La fase de alargamiento dura de dos a tres meses. Luego llega la fase de consolidación, cuando el hueso se endurece, lo que puede tardar otros tres. En total, la recuperación completa supera fácilmente un año. Durante todo ese tiempo, los pacientes deben usar muletas o sillas de ruedas, someterse a fisioterapia intensiva y soportar un dolor constante.
Cuando crecer casi cuesta la vida. No todos logran su objetivo. Cómo recoge en The Guardian, el caso de Frank que viajó con la esperanza de pasar de 1,70 a 1,75 metros. En el proceso sufrió una embolia pulmonar causada por un coágulo de sangre y estuvo a punto de morir. Al final tuvo que detener el alargamiento en 7,3 centímetros, sin alcanzar su meta. El mismo medio reportó la muerte de un paciente saudí a los 16 días de la operación, también por un coágulo.

| TAREAS POR REALIZAR |
1. Según el texto sobre el alargamiento óseo, ¿cuánto dura la fase de alargamiento?
2. Reproduce el fragmento del texto sobre el alargamiento óseo desde "Cuando crecer casi" hasta "por un coágulo.", ambos incluidos.

Datos almacenados

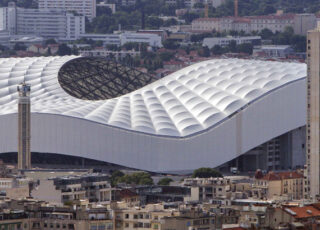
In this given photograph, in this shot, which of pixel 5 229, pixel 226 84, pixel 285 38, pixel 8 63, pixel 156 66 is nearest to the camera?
pixel 5 229

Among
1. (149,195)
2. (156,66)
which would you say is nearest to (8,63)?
(149,195)

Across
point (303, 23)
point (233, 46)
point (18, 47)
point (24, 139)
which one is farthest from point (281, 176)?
point (303, 23)

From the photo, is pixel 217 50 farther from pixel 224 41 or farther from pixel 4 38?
pixel 4 38

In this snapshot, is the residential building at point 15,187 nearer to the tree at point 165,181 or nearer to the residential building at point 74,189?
the residential building at point 74,189

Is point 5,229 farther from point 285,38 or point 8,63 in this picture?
point 285,38

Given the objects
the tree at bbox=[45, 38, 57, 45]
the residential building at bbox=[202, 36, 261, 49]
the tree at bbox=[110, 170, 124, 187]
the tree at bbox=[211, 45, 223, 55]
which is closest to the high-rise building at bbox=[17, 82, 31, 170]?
the tree at bbox=[110, 170, 124, 187]

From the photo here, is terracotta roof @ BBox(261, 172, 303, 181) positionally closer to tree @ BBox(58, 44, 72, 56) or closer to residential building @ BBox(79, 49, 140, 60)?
tree @ BBox(58, 44, 72, 56)
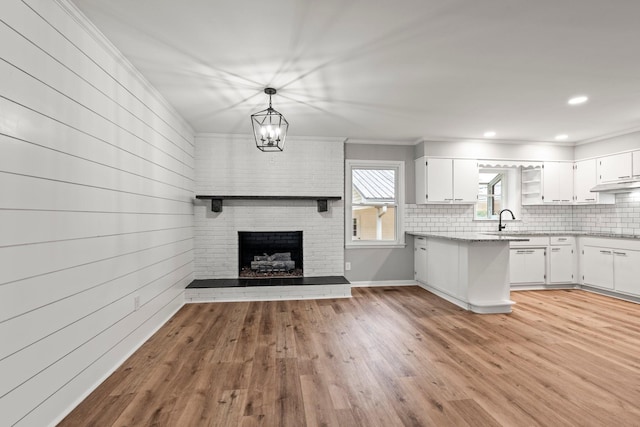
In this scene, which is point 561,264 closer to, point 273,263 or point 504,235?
point 504,235

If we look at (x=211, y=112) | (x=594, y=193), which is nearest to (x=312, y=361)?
(x=211, y=112)

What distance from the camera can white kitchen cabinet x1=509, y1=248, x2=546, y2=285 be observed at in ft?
16.5

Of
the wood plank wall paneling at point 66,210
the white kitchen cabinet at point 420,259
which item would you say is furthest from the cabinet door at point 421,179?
the wood plank wall paneling at point 66,210

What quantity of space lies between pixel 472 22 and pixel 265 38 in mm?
1452

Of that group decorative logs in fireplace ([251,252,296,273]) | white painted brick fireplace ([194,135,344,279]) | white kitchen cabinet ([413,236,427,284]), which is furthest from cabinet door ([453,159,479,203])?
decorative logs in fireplace ([251,252,296,273])

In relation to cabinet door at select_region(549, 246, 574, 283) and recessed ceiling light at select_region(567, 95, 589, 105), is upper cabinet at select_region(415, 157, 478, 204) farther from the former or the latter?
recessed ceiling light at select_region(567, 95, 589, 105)

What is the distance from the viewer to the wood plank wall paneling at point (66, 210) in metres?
1.52

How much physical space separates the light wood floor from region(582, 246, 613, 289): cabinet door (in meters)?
0.91

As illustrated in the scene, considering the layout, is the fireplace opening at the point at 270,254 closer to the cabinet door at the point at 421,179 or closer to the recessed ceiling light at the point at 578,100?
the cabinet door at the point at 421,179

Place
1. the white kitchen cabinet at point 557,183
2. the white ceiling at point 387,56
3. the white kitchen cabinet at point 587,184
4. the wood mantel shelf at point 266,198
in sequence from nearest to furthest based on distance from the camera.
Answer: the white ceiling at point 387,56 < the wood mantel shelf at point 266,198 < the white kitchen cabinet at point 587,184 < the white kitchen cabinet at point 557,183

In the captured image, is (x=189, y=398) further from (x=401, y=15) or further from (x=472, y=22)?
(x=472, y=22)

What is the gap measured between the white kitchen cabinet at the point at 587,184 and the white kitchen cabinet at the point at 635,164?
0.56 meters

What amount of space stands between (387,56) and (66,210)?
2551 mm

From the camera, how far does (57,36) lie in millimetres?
1852
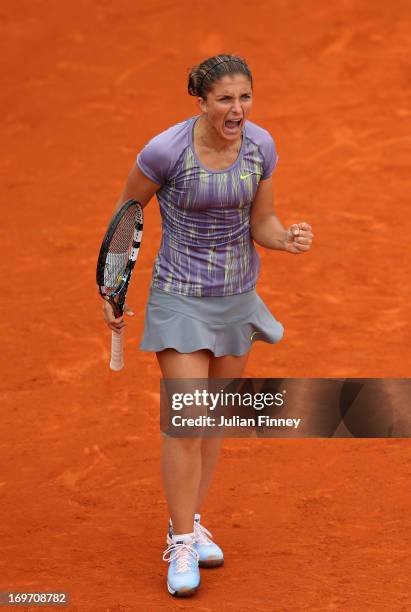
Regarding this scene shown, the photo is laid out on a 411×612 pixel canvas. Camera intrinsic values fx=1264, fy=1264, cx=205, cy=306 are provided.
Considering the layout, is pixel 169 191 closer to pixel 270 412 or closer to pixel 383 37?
pixel 270 412

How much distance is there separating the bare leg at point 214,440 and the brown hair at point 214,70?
1102 millimetres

| RESPUESTAS DEL EJERCICIO |
1. De dos a tres meses.

2.
Cuando crecer casi cuesta la vida. No todos logran su objetivo. Cómo recoge en The Guardian, el caso de Frank que viajó con la esperanza de pasar de 1,70 a 1,75 metros. En el proceso sufrió una embolia pulmonar causada por un coágulo de sangre y estuvo a punto de morir. Al final tuvo que detener el alargamiento en 7,3 centímetros, sin alcanzar su meta. El mismo medio reportó la muerte de un paciente saudí a los 16 días de la operación, también por un coágulo.